Regular season
- Number of teams: 87
- Duration: August–November
- Payton Award: Kenny Gamble (RB, Colgate)

Playoff
- Duration: November 28–December 19
- Championship date: December 19, 1987
- Championship site: Minidome Pocatello, Idaho
- Champion: Northeast Louisiana

NCAA Division I-AA football seasons
- «1986 1988»

= 1987 NCAA Division I-AA football season =

American college football season

The 1987 NCAA Division I-AA football season, part of college football in the United States organized by the National Collegiate Athletic Association at the Division I-AA level, began in August 1987, and concluded with the 1987 NCAA Division I-AA Football Championship Game on December 19, 1987, at the Minidome in Pocatello, Idaho. The Northeast Louisiana Indians won their first I-AA championship, defeating the Marshall Thundering Herd by a score of 43–42.

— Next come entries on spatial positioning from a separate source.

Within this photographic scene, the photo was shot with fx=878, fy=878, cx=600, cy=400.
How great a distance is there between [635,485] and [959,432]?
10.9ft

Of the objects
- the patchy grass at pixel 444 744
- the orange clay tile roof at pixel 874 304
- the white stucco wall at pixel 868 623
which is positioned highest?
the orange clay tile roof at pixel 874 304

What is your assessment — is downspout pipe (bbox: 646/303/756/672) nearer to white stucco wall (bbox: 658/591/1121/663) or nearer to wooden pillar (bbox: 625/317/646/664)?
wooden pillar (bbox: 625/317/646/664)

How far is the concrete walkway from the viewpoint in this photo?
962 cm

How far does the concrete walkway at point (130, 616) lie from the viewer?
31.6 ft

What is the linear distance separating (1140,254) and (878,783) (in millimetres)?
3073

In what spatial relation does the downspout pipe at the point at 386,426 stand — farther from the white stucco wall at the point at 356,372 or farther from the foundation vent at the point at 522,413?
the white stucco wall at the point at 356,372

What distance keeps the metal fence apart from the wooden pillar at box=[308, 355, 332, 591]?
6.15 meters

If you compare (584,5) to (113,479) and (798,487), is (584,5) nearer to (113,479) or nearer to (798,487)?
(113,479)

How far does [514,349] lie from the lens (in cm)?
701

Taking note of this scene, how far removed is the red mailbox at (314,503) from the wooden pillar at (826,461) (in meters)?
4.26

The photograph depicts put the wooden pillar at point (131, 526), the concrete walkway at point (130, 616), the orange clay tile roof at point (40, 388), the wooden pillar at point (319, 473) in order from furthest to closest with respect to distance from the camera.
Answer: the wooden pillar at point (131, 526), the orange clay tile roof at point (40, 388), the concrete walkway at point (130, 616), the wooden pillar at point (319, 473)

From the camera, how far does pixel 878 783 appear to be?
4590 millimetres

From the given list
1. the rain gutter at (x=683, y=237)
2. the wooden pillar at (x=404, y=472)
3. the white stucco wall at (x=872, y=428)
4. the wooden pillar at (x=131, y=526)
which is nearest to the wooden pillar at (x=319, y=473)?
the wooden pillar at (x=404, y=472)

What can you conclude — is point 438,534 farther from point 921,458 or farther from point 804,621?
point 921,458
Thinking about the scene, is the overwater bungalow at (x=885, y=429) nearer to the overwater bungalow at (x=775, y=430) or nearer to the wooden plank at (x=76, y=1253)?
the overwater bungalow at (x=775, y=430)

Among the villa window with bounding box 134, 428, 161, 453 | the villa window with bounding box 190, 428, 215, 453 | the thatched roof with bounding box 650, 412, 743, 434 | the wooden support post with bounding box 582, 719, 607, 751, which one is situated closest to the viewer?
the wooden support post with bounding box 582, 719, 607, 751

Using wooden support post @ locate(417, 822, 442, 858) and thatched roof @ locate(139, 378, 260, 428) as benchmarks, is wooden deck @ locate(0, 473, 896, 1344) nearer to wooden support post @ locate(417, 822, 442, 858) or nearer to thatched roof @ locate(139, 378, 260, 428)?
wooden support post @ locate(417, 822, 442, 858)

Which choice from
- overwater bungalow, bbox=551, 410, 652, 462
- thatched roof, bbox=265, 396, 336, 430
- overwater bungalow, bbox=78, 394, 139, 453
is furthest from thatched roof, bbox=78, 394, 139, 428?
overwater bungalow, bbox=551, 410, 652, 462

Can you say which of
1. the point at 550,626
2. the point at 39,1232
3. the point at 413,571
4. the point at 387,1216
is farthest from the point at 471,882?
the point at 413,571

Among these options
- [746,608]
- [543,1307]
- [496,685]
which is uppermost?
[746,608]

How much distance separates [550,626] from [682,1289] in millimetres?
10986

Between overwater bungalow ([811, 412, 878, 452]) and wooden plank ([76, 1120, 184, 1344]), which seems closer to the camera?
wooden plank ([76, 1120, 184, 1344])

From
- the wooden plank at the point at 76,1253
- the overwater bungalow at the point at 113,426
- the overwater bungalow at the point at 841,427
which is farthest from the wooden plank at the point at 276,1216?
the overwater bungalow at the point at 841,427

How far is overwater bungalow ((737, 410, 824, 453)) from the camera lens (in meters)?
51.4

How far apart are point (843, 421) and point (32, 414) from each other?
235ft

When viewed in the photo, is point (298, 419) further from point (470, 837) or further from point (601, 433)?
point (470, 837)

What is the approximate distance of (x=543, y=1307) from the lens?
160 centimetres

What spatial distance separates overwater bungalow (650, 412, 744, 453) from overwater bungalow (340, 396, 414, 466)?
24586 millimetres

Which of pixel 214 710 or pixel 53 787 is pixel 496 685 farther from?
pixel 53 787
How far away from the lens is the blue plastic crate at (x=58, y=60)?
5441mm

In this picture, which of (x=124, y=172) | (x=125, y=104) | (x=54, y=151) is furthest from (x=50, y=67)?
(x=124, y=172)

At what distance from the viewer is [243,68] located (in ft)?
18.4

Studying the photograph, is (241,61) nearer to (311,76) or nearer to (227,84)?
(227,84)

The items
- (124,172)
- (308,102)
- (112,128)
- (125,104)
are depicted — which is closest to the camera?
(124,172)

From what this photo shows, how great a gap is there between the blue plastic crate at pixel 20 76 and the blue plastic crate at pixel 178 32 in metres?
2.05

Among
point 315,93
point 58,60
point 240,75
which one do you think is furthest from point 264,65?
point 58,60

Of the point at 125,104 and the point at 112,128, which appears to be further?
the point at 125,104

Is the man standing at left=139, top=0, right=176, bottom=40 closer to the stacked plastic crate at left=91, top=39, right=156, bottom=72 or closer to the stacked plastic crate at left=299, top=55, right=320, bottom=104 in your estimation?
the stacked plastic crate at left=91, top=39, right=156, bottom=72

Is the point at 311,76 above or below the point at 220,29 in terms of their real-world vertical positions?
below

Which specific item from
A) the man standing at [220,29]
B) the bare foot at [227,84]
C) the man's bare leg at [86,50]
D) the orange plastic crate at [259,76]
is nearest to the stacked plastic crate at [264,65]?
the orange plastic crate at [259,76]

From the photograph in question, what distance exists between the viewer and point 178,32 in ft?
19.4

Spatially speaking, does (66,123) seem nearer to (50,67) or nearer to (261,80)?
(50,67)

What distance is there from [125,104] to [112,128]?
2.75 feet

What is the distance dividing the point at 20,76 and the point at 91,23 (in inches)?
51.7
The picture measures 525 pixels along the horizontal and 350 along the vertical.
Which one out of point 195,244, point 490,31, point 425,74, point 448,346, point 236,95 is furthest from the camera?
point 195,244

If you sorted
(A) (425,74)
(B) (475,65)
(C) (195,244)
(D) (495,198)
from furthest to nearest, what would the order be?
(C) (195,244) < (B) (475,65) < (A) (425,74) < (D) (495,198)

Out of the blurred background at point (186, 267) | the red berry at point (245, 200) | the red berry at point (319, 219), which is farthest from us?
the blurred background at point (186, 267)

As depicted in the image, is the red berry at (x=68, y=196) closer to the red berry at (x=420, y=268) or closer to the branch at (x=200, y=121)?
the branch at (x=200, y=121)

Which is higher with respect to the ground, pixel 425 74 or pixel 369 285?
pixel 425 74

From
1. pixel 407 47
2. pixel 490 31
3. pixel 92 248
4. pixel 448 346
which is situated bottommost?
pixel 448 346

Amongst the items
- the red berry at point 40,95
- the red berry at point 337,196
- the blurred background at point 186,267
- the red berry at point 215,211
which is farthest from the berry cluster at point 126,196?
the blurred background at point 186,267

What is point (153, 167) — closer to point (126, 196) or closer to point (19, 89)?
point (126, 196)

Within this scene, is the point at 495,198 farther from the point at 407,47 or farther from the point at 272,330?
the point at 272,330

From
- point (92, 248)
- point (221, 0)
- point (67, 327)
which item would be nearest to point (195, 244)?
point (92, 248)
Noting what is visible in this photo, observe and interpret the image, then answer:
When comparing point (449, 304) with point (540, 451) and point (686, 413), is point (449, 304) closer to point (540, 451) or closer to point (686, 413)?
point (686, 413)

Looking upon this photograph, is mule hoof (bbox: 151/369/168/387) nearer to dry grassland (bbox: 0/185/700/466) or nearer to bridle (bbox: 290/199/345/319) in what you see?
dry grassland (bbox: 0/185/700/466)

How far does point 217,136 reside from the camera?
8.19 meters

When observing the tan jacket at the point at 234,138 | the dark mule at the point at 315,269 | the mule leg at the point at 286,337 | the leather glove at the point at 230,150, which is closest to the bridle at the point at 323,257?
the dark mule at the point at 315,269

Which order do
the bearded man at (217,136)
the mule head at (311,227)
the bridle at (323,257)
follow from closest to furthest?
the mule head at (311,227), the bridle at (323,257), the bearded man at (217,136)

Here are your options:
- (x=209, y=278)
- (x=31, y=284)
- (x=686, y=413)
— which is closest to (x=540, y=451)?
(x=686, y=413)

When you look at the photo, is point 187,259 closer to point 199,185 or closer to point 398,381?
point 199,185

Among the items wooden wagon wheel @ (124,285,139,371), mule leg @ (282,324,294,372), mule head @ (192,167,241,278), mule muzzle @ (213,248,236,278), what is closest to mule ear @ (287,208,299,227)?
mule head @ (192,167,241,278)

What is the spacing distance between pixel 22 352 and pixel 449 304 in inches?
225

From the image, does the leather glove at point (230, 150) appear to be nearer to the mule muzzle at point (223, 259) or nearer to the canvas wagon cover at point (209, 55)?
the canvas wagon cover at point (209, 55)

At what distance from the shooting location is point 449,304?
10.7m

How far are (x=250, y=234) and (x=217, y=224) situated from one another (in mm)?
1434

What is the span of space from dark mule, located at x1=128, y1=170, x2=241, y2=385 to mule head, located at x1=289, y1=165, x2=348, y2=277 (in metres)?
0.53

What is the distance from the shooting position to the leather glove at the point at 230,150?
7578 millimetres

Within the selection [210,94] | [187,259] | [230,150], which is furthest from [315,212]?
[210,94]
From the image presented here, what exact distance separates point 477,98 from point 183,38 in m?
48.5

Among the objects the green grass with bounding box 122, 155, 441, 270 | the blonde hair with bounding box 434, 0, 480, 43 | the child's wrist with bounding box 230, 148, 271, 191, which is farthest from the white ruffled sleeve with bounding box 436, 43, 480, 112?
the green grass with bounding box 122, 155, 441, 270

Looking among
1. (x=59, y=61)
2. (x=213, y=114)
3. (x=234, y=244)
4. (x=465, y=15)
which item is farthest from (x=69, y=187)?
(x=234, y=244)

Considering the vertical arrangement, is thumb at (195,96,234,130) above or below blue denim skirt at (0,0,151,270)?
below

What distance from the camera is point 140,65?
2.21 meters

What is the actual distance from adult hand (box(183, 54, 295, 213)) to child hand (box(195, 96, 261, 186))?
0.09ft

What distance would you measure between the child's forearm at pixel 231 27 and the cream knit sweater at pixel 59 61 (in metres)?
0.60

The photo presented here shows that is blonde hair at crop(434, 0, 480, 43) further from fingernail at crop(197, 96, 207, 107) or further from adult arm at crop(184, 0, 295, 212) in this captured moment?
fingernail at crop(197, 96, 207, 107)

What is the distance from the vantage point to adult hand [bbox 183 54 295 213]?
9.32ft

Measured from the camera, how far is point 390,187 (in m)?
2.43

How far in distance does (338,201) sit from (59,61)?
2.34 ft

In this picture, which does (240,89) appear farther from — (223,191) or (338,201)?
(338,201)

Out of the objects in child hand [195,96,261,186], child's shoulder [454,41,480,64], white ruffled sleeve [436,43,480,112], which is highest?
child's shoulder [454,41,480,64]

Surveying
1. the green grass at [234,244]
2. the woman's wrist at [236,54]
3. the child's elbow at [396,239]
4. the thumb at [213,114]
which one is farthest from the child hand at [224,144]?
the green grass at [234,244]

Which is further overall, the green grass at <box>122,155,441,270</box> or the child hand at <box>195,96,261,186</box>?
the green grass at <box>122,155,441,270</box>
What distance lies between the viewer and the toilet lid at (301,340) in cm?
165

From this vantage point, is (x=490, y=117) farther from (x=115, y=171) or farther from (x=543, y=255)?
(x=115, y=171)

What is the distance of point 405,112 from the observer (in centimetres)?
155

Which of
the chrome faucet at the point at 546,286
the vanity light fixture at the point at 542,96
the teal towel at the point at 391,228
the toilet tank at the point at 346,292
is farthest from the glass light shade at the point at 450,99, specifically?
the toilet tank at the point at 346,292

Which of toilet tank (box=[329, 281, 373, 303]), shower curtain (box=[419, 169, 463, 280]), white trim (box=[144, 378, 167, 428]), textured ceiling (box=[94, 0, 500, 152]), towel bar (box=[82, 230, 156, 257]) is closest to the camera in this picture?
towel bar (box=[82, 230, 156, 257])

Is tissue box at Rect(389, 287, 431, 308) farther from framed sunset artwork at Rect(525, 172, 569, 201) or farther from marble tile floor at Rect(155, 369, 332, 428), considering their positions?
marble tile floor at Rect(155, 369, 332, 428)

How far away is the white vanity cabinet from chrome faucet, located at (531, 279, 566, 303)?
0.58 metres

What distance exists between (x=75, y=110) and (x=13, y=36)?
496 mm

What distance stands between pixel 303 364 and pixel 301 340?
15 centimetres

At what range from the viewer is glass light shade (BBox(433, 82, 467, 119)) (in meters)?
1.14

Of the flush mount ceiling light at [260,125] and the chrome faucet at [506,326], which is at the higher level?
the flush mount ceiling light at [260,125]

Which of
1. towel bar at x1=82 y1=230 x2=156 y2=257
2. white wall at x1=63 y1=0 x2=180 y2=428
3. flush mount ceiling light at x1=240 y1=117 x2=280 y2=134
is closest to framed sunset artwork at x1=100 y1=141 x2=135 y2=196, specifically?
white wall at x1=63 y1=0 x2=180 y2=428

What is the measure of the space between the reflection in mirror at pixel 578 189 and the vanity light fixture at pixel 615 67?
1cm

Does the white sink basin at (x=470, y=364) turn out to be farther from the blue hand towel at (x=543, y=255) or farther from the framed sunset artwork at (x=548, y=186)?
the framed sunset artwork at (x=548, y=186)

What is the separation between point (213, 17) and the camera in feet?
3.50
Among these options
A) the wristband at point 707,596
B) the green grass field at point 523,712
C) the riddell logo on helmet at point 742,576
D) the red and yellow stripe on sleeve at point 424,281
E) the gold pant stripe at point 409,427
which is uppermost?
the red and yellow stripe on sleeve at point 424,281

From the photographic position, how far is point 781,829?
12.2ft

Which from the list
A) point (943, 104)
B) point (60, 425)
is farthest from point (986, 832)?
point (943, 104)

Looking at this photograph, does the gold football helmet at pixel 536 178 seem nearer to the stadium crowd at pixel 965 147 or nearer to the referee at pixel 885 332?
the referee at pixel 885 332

==Conference changes and new programs==
- The Gulf Star Conference folded after the 1986 season when four of its founding members, Northwestern State, Sam Houston State, Southwest Texas State, and Stephen F. Austin, joined the Southland Conference. The Gulf Star's remaining football member, Nicholls State, opted to become an Independent. Three former Southland Conference members, Arkansas State, Lamar, and Louisiana Tech, moved to DI-AA Independent status after joining the newly formed (non-football) American South Conference as charter members.

| School | 1986 Conference | 1987 Conference |
|---|---|---|
| Akron | Ohio Valley (I-AA) | Independent (I-A) |
| Arkansas State | Southland | I-AA Independent |
| Davidson | Southern | Colonial (I-AA) |
| Eastern Washington | I-AA Independent | Big Sky |
| Lamar | Southland | I-AA Independent |
| Louisiana Tech | Southland | I-AA Independent |
| Nicholls State | Gulf Star | I-AA Independent |
| Northwestern State | Gulf Star | Southland |
| Sam Houston State | Gulf Star | Southland |
| Southwest Texas State | Gulf Star | Southland |
| Stephen F. Austin | Gulf Star | Southland |
| Towson State | D-II Independent | I-AA Independent |
| Villanova | Revived Program+ | I-AA Independent |

+ "unclassified" for 1985 (partial season) and 1986 (full season)

==Conference champions==

| Conference Champions |
|---|
| Big Sky Conference – Idaho Colonial League – Holy Cross Gateway Collegiate Athletic Conference – Northern Iowa Ivy League – Harvard Mid-Eastern Athletic Conference – Howard Ohio Valley Conference – Eastern Kentucky and Youngstown State Southern Conference – Appalachian State Southland Conference – Northeast Louisiana Southwestern Athletic Conference – Jackson State Yankee Conference – Richmond |

==Postseason==
The playoff bracket of sixteen teams had four seeded teams; Appalachian State, Northeast Louisiana, Northern Iowa, and Idaho were first through fourth, respectively. Undefeated and top-ranked Holy Cross, featuring Heisman Trophy candidate Gordie Lockbaum, did not participate in the postseason, per the rules of their conference, the Colonial League (known as the Patriot League since 1990).

The Mid-Eastern Athletic Conference (MEAC) conference champion Howard Bison (9–1) did not receive an invitation to the I-AA playoffs and filed a lawsuit against the NCAA and sought a temporary restraining order to delay the start of the playoffs. The lawsuit asserted "unlawful and racially motivated reasons" for the team being passed over. Two days later, the request for a temporary restraining order was rejected by federal judge John Garrett Penn. Howard then advocated that they, plus three other teams, should be added to the second round of the playoffs; the proposal was rejected by the NCAA, who said that Howard had played a weak schedule. In September 1989, MEAC stripped Howard of their 1987 conference championship, retroactively awarding it to Delaware State, after finding that Howard had used some players beyond their four years of NCAA eligibility.

The I-AA playoff field remained at sixteen through the 2009 season, expanding to twenty in 2010 and 24 in 2013.